Dennoch konnte es vorkommen, dass Läufer noch in der Zielkurve stürzten und durch das Ziel flogen oder durch Fliehkräfte aus der Rennbahn getragen wurden – zum Glück unverletzt. Nach dem Zweiten Weltkrieg, als wiederum in Oybin, aber auch in Weifa Rennen gefahren wurden, soll man sogar auf Spitzengeschwindigkeiten von 80 km/h gekommen sein. Es konnte auch vorkommen, dass sich Motorrad und Skifahrer erst am Start kennenlernten, also noch nie zusammen gefahren waren. Wer hätte da geglaubt, dass 1936 so ein Zufallspaar (der Anhänger hieß May und kam aus Löbau) sogar eine Tagesbestzeit schaffte?

Die Kießlich-Chronik endet 1960. Dann passierte in Sachen Skijöring offenbar nicht viel.
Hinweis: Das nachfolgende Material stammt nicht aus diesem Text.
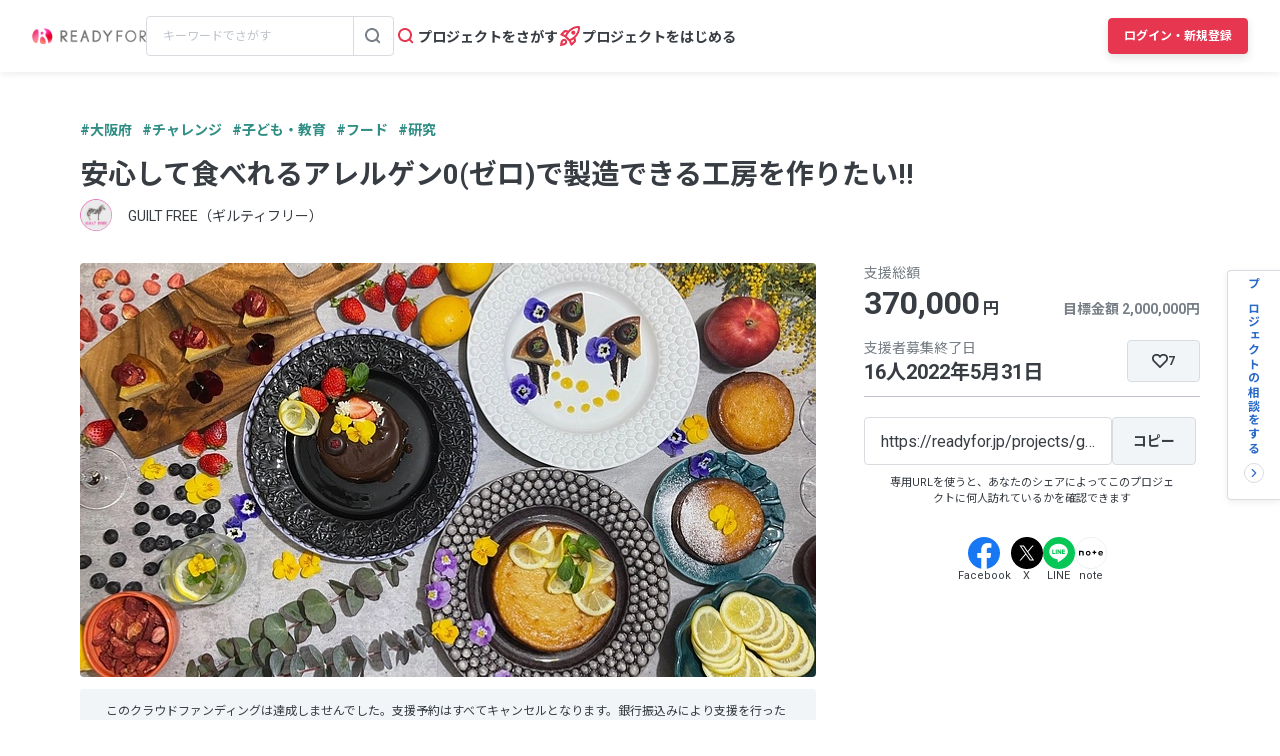

--- FILE ---
content_type: text/html; charset=UTF-8
request_url: https://readyfor.jp/projects/guilt-free
body_size: 2128
content:
<!DOCTYPE html>
<html lang="en">
<head>
    <meta charset="utf-8">
    <meta name="viewport" content="width=device-width, initial-scale=1">
    <title></title>
    <style>
        body {
            font-family: "Arial";
        }
    </style>
    <script type="text/javascript">
    window.awsWafCookieDomainList = [];
    window.gokuProps = {
"key":"AQIDAHjcYu/GjX+QlghicBgQ/7bFaQZ+m5FKCMDnO+vTbNg96AF9ZO7knldUHP8/4v89DrtSAAAAfjB8BgkqhkiG9w0BBwagbzBtAgEAMGgGCSqGSIb3DQEHATAeBglghkgBZQMEAS4wEQQMdMda3UYhahVsCXvUAgEQgDuVdMhHcUEmAgLaAz3dl+bxRFCsbgw6H8Od+h9kjx73yBqg0YpijoxCxbxmsKvqxC3U9oY9araV+F5RKA==",
          "iv":"D549WQE6jQAAAzPx",
          "context":"NCuwxJZwNbwJUp3ZQiOgA2IaB6h7JIS4sgWK/7ZY4/+gCF3nIvYjqFuF9RpgCVKd1QegzJQHfFh3uplAV4xGzjOu0ZnzoFG8eBQ7GkgJDngNngE5z/Ax6oBCUU3Lm6TF8umxpL41AFs3mDwfA9vDPXT5LLfkfIFDoPPK/QR2yiUR8wy0gKalLueDOUKuR1/m+aYwEP5b0exphPC/[base64]/sThkgSdB9uIXdL0rSvrpSJDgijLVrg6Pn+5Y3paywDuFLBZqPqmOZvrvEGg5uIIoJi/FyfTEULf9d5W1t4Fw/XLyuEc5/Taru6zL8p0U4dvG12ENT4T5ctwl/Jdao4ffoB9hO8+hmSc8MB8U/Alnk0RR0D+twBDU7qUo1hh8yEKqKQJvccXnjc9XmaY9J/Y+SbMoVLlL9w6EiKvcahf39NWd8esBiCGuMmXuntzz+3qdXJnlL4Ipwq3W+0BkPkBL4893mp4zwqz7eg/R/kAs6e0f3aK8Oz4RqVctTlg6RqDYg4N/qA=="
};
    </script>
    <script src="https://1eb9d2339a12.f6bdac56.us-east-2.token.awswaf.com/1eb9d2339a12/3ae1f01a7efb/0a275c36d423/challenge.js"></script>
</head>
<body>
    <div id="challenge-container"></div>
    <script type="text/javascript">
        AwsWafIntegration.saveReferrer();
        AwsWafIntegration.checkForceRefresh().then((forceRefresh) => {
            if (forceRefresh) {
                AwsWafIntegration.forceRefreshToken().then(() => {
                    window.location.reload(true);
                });
            } else {
                AwsWafIntegration.getToken().then(() => {
                    window.location.reload(true);
                });
            }
        });
    </script>
    <noscript>
        <h1>JavaScript is disabled</h1>
        In order to continue, we need to verify that you're not a robot.
        This requires JavaScript. Enable JavaScript and then reload the page.
    </noscript>
</body>
</html>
Bis 2006, als das Jubiläumsjahr „750 Jahre Oybin“ begangen wurde. Im Februar lud der Oybiner Skiverein auf die Wiese am alten Kurhaus Lückendorf zum Skijöring ein. Hier waren nicht Kräder die Zugfahrzeuge, sondern Motorschlitten. Demonstriert wurde auch Skijöring mit einem PS, mit Pferden. Dieser Klassiker wird bis heute besonders in der Schweiz gepflegt.

1928 bei den Olympischen Winterspielen von St. Moritz war das ein Demonstrationswettbewerb. Doch Pferde oder Motorschlitten besitzt nicht jeder. Dann sieht es schlecht aus mit Skijöring. „Soll ich wirklich darauf verzichten?“, muss sich Siegfried Hänsch aus Hain vor rund zehn Jahren gefragt haben. Er holte zwei seiner Schafe aus ihrem Winterquartier und ließ sich von ihnen durch den Winterwald ziehen. „Die schnellsten sind sie nicht und manchmal auch ein bissel eigenwillig, wenn es um die Fahrtrichtung geht, aber es macht durchaus Spaß“, gestand er damals dem unlängst verstorbenen langjährigen SZ-Redakteur Jürgen Zacharias.
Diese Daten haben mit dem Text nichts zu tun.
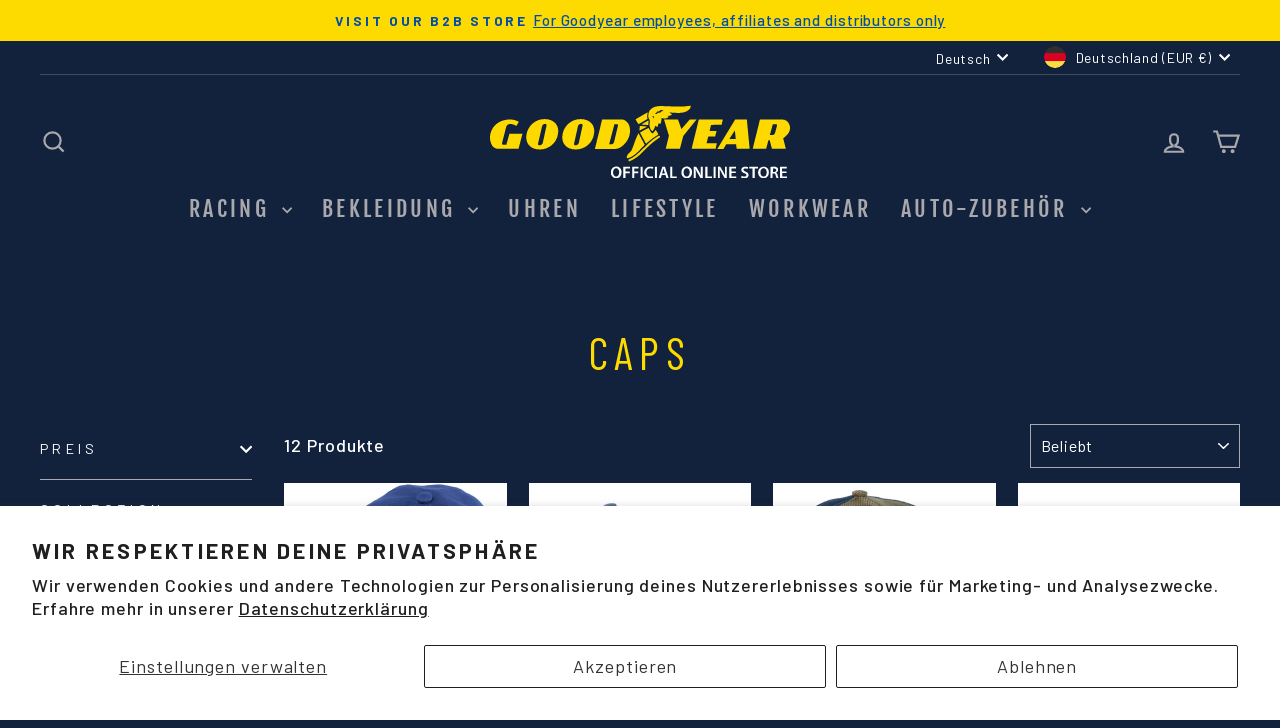

--- FILE ---
content_type: image/svg+xml
request_url: https://goodyearstores.eu/cdn/shop/files/goodyear-store-logo.svg?v=1703000880&width=110
body_size: 1190
content:
<?xml version="1.0" encoding="utf-8"?>
<!-- Generator: Adobe Illustrator 24.1.2, SVG Export Plug-In . SVG Version: 6.00 Build 0)  -->
<svg version="1.1" xmlns="http://www.w3.org/2000/svg" xmlns:xlink="http://www.w3.org/1999/xlink" x="0px" y="0px"
	 viewBox="0 0 194.8 47.5" style="enable-background:new 0 0 194.8 47.5;" xml:space="preserve">
<style type="text/css">
	.st0{fill:#FEDA00;}
	.st1{fill:#FFFFFF;}
</style>
<g id="gy_onlinestore_rgb">
	<g id="gy_onlinestorelogo">
		<path class="st0" d="M6.1,10.8c3.6-1.9,8.8-2.4,12.4-0.2l0.2,0.1l-1.6,2.7c-1.2-0.8-2.6-1.3-4.1-1.3c-1,0-1.9,0.6-2.4,1.5
			c0,0-2.8,11-2.8,11c0,0.3,0.1,1,0.6,1.1h2.2l2-7.3h8.5l-2.6,9.9H4.8c-1.2-0.2-2.4-0.8-3.2-1.8c-2.4-3.5-2-8.4,0.3-11.9
			C3,13,4.5,11.7,6.1,10.8z"/>
		<path class="st0" d="M72.8,9.2h13.1c1.9,0,4.1,2.2,4.7,4.5c1.3,5.2-1.1,10.3-5.5,13.4c-1.2,0.8-2.6,1.2-4,1.3c0,0.1-13,0-13,0
			L72.8,9.2z M77.4,25.2c0.6,0.3,1.1,0.2,1.8,0.1c0.6-0.2,1.1-0.6,1.3-1.2l2.6-10.9c0.1-0.4-0.1-0.9-0.5-1h-0.2h-1.6
			C80.8,12.2,77.4,25.2,77.4,25.2z"/>
		<path class="st0" d="M92,29.1c1.4-3.1,2.2-6.5,3.7-9.5c0.2-0.5,0.5-1,0.8-1.4c0,0,3.9,7.3,3.9,7.3c-0.3,1-1.4,1.5-2,2.3
			c-2.3,2.6-5.3,5.6-8.8,6.6c-0.3,0.1-0.7-0.1-0.8-0.4c0,0,0,0,0,0c0,0,0-0.1,0-0.1C88.8,31.8,91,30.8,92,29.1z"/>
		<path class="st0" d="M92.9,33.8c6-4,10.3-10.8,16.8-14.1c0.4-0.1,0.6,0.5,0.8,0.9c-0.3,0.5-1.1,0.6-1.5,1.1
			c-4.5,2.9-8.2,7.1-12.3,11c-1.9,1.6-4.1,2.9-6.4,3.8c-0.2-0.3-0.9-1-0.1-1.3L92.9,33.8z"/>
		<path class="st0" d="M94.6,9c2.5-1.6,5.1-2.9,7.6-4.4h0.3C102,6,102,7.4,102.3,8.8c0,0-5.7,3.4-5.8,3.4C95.7,11.2,95,10.2,94.6,9z
			"/>
		<path class="st0" d="M97.2,13.4c1.5,0,3.1,0.2,4.6,0.4l-0.1,0.2l-4.4,2.3L97,16.2C97.2,15.3,97.2,14.3,97.2,13.4z"/>
		<path class="st0" d="M97.4,17.7c1.8-1.1,3.7-2.1,5.6-3c0.7,1.2,1.2,2.7,2.4,3.6c1-0.3,1.4-1.5,2.1-2.2l0.1-0.2
			c0.7,1,1.3,2,1.7,3.1c-2.8,1.7-5.4,3.7-7.9,5.9l-0.1,0.1L97.4,17.7z"/>
		<path class="st0" d="M102.8,9.8l0.2,0.1c-0.1,1-0.2,2-0.2,3l-0.5-0.1c-1.2-0.2-2.8-0.2-4-0.4C98.4,12.3,102.8,9.9,102.8,9.8z"/>
		<polygon class="st0" points="122,9.1 124.3,15.4 129.7,9.2 134.1,9.2 125.5,19.9 123.3,28.3 114.1,28.3 116.2,19.8 113,9.2 		"/>
		<polygon class="st0" points="135.6,9.2 151.2,9.2 150.4,12.6 143.5,12.7 142.6,16.7 147.1,16.7 146.2,20.3 141.7,20.3 140.6,24.7 
			147.3,24.7 146.5,28.3 130.9,28.3 		"/>
		<path class="st0" d="M159.2,9.2h7.6l1.8,19.1h-8.4l-0.4-3h-6.4l-1.8,3.1h-4L159.2,9.2z M155.4,21.9h4.2l-0.6-5.6L155.4,21.9z"/>
		<path class="st0" d="M175.3,9.2h14.8c1.4,0.1,2.8,0.8,3.6,2c1.3,1.8,1.5,4.2,0.5,6.2c-0.9,1.6-2.2,2.9-3.8,4l1.7,6.9h-9l-1.4-5.3
			c-0.1-0.3-0.2-0.5-0.4-0.5s-0.5,0.4-0.6,0.6l-1.4,5.2h-8.7L175.3,9.2z M181.7,19.3h1.9c0.8,0,1.3-0.8,1.6-1.7c0,0,1.1-4.1,1.1-4.1
			c0.1-0.5,0.1-1.2-0.4-1.3h-2.2L181.7,19.3z"/>
		<path class="st0" d="M44.1,18.8c-0.9,5.8-6.1,10.1-12,9.9c-6.3,0-9.4-4.4-8.4-9.9c1-5.7,6-10,11.8-9.9C41.5,8.9,45.3,13,44.1,18.8
			z M31.2,24.9c0,0-0.4,1.1,1.1,1.1c1.5,0,2-1.7,2-1.7l2.3-10.7c0,0,0.6-1.6-0.9-1.6c-0.9,0.1-1.7,0.7-1.9,1.6L31.2,24.9z"/>
		<path class="st0" d="M67.5,18.8c-0.9,5.8-6.1,10.1-12,9.9c-6.3,0-9.4-4.4-8.4-9.9c1-5.7,6-10,11.8-9.9C64.9,8.9,68.7,13,67.5,18.8
			z M54.6,24.9c0,0-0.4,1.1,1.1,1.1s2-1.7,2-1.7L60,13.6c0,0,0.6-1.6-0.9-1.6c-1,0-1.8,0.7-2,1.6L54.6,24.9z"/>
		<path class="st0" d="M104.6,2.3c2.9-2.5,6.8-1.8,10.1-1.8c5.1,0.2,10.9,0.7,15.6-0.5c0.1,0.9-0.2,1.9-0.9,2.6
			c-3.3,3.2-8.3,2.2-12.7,2l-0.1,0.2c0.3,0.7,1.6,0.3,1.5,1.1c-0.7,0.7-1.6,1-2.6,0.9L115.4,7c0.1,0.2,0.6,0.1,0.5,0.6
			c-1.2,1-2.9,1.2-4.4,0.6l-0.2,0.2c0.1,1.2-0.1,2.5-0.6,3.6c-0.4,0.2-0.7-0.3-1.1-0.5c-0.5,0.7-0.4,1.7-0.9,2.5
			c-0.6,0-0.8-0.6-1.3-0.8c-0.4,1.3-1.1,2.6-1.9,3.7c-2.2-1.5-2-4.4-1.7-6.9c-0.1-0.8-1-1.6-1-2.5C102.7,5.6,103,3.6,104.6,2.3z
			 M106.4,8.5c0.4-0.1-0.1-0.7,0.1-1.1c-0.1-0.6-0.9-0.3-1.2-0.3C105.8,7.5,106.1,8,106.4,8.5z M107,5.4c0.4,0.3,1,0.2,1.4,0.1
			c0.5-1.4,2.3-0.1,2.8-1.6c0.5,0,0.9-0.2,1.3-0.5c0-0.1,0-0.2-0.1-0.2c-0.1-0.1-0.3,0-0.3,0.1c-1.6-1.2-2,1.3-3.6,0.6
			C108.3,4.7,107.7,5.2,107,5.4z"/>
		<path class="st1" d="M85.4,43.6c0,2.5-1.5,3.9-3.5,3.9c-1.9,0-3.4-1.6-3.4-3.5c0-0.1,0-0.2,0-0.3c-0.1-2,1.3-3.7,3.3-3.9
			c0.1,0,0.1,0,0.2,0c1.9,0,3.4,1.6,3.4,3.5C85.4,43.4,85.4,43.5,85.4,43.6z M79.9,43.7c0,1.5,0.8,2.7,2,2.7s2-1.2,2-2.8
			c0-1.4-0.7-2.7-2-2.7S79.9,42.2,79.9,43.7z"/>
		<path class="st1" d="M86.6,40h4.3v1.1H88v2h2.7v1.1H88v3.2h-1.4V40z"/>
		<path class="st1" d="M92.2,40h4.3v1.1h-2.9v2h2.7v1.1h-2.7v3.2h-1.3V40z"/>
		<path class="st1" d="M99.1,40v7.4h-1.3V40H99.1z"/>
		<path class="st1" d="M105.9,47.2c-0.6,0.2-1.3,0.3-1.9,0.3c-1.9,0.2-3.6-1.3-3.8-3.2c0,0,0,0,0,0c0-0.2,0-0.4,0-0.5
			c-0.1-2.1,1.5-3.8,3.5-3.9h0.5c0.6,0,1.2,0.1,1.8,0.3l-0.3,1.1c-0.5-0.2-1-0.3-1.5-0.3c-1.4-0.1-2.5,1-2.6,2.3c0,0.1,0,0.3,0,0.4
			c-0.1,1.3,0.8,2.5,2.1,2.7c0.1,0,0.3,0,0.4,0c0.5,0,1-0.1,1.5-0.3L105.9,47.2z"/>
		<path class="st1" d="M108.4,40v7.4h-1.3V40H108.4z"/>
		<path class="st1" d="M111.5,45.3l-0.6,2.1h-1.4l2.4-7.4h1.7l2.4,7.4h-1.4l-0.7-2.1L111.5,45.3z M113.6,44.3l-0.6-1.8
			c-0.1-0.5-0.3-1-0.4-1.4l0,0c-0.1,0.4-0.2,0.9-0.3,1.4l-0.6,1.8H113.6z"/>
		<path class="st1" d="M117,40h1.3v6.3h3v1.1H117L117,40z"/>
		<path class="st1" d="M131.2,43.6c0,2.5-1.5,3.9-3.5,3.9c-1.9,0-3.4-1.6-3.4-3.5c0-0.1,0-0.2,0-0.3c-0.1-2,1.3-3.7,3.3-3.9
			c0.1,0,0.1,0,0.2,0c1.9,0,3.4,1.6,3.4,3.5C131.2,43.4,131.2,43.5,131.2,43.6z M125.7,43.7c0,1.5,0.8,2.7,2,2.7c1.2,0,2-1.2,2-2.8
			c0-1.4-0.7-2.7-2-2.7S125.7,42.2,125.7,43.7z"/>
		<path class="st1" d="M132.3,47.4V40h1.6l1.9,3.2c0.5,0.8,0.9,1.6,1.2,2.5l0,0c-0.1-1-0.1-2-0.1-3.1V40h1.2v7.4h-1.4l-1.9-3.3
			c-0.5-0.8-0.9-1.7-1.3-2.5l0,0c0,1,0.1,1.9,0.1,3.2v2.6L132.3,47.4z"/>
		<path class="st1" d="M139.8,40h1.4v6.3h3v1.1h-4.4L139.8,40z"/>
		<path class="st1" d="M146.5,40v7.4h-1.3V40H146.5z"/>
		<path class="st1" d="M148,47.4V40h1.5l1.9,3.2c0.5,0.8,0.9,1.6,1.3,2.5l0,0c-0.1-1-0.1-2-0.1-3.1V40h1.2v7.4h-1.4l-1.9-3.3
			c-0.5-0.8-0.9-1.7-1.3-2.5h-0.1c0.1,1,0.1,1.9,0.1,3.2v2.6L148,47.4z"/>
		<path class="st1" d="M159.6,44.1h-2.8v2.2h3.1v1.1h-4.5V40h4.3v1.1h-2.9V43h2.8L159.6,44.1z"/>
		<path class="st1" d="M163.4,45.9c0.5,0.3,1.2,0.5,1.8,0.5c0.9,0,1.3-0.4,1.3-1s-0.4-0.9-1.3-1.2c-1.2-0.4-2-1.1-2-2.2
			c0-1.2,1-2.1,2.6-2.1c0.6,0,1.2,0.1,1.8,0.4l-0.3,1.1c-0.5-0.2-1-0.3-1.5-0.3c-0.9,0-1.2,0.5-1.2,0.9s0.4,0.8,1.4,1.2
			c1.3,0.5,1.9,1.1,1.9,2.2s-0.9,2.2-2.8,2.2c-0.7,0-1.4-0.2-2-0.5L163.4,45.9z"/>
		<path class="st1" d="M170.5,41.1h-2.1V40h5.6v1.1h-2.1v6.3h-1.4L170.5,41.1z"/>
		<path class="st1" d="M181.1,43.6c0,2.5-1.5,3.9-3.5,3.9c-1.9,0-3.5-1.6-3.5-3.5c0-0.1,0-0.2,0-0.2c-0.1-2,1.4-3.7,3.4-3.9
			c0,0,0.1,0,0.1,0c1.9,0,3.5,1.5,3.5,3.5C181.1,43.4,181.1,43.5,181.1,43.6z M175.6,43.7c0,1.5,0.8,2.7,2.1,2.7s2-1.2,2-2.8
			c0-1.4-0.7-2.7-2-2.7S175.6,42.2,175.6,43.7L175.6,43.7z"/>
		<path class="st1" d="M182.2,40.1c0.7-0.1,1.3-0.2,2-0.2c0.8-0.1,1.6,0.1,2.3,0.6c0.4,0.4,0.7,0.9,0.6,1.5c0,0.8-0.6,1.6-1.4,1.8
			l0,0c0.5,0.3,0.9,0.8,1,1.4c0.2,0.7,0.3,1.4,0.6,2.1h-1.3c-0.2-0.6-0.4-1.1-0.5-1.7c-0.2-1-0.6-1.3-1.3-1.3h-0.7v3h-1.3
			L182.2,40.1z M183.6,43.4h0.8c0.9,0,1.5-0.5,1.5-1.2s-0.6-1.1-1.4-1.1c-0.3,0-0.6,0-0.8,0.1V43.4z"/>
		<path class="st1" d="M192.6,44.1h-2.8v2.2h3.1v1.1h-4.5V40h4.3v1.1h-3V43h2.8L192.6,44.1z"/>
	</g>
</g>
<g id="gy_x5F_onlinestore_x5F_rgb">
</g>
</svg>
Und wie sieht es aktuell aus? Im Februar 2016 war eine Wiederbelebung des Skijöring im Zittauer Gebirge geplant. Der MSC Oberlausitzer Dreiländereck und der Alpine Skiverein Lausche hatten am Trixipark in Großschönau alles vorbereitet. Was fehlte, war der Schnee. Damit standen die Organisatoren vor dem Dilemma, mit dem die Veranstalter der Oybiner Wettbewerbe in den 1930er und 1950er Jahren mitunter zu kämpfen hatten: Ausfall ohne Ersatz.

Die beiden Vereine hofften auf 2017. Doch bisher war von einem Skijöring in Großschönau nichts zu hören. Thomas Kaufmann vom Marketing des Trixiparkes klärte SZ gegenüber auf: „Wir setzen dieses Jahr auf andere Wintersportaktivitäten, so auf den Skibetrieb an der Lausche oder das Eisbaden bei uns. Skijöring ist in unserer Planung nach hinten gerutscht.“ Was wohl heißt: Aufgeschoben ist nicht aufgehoben.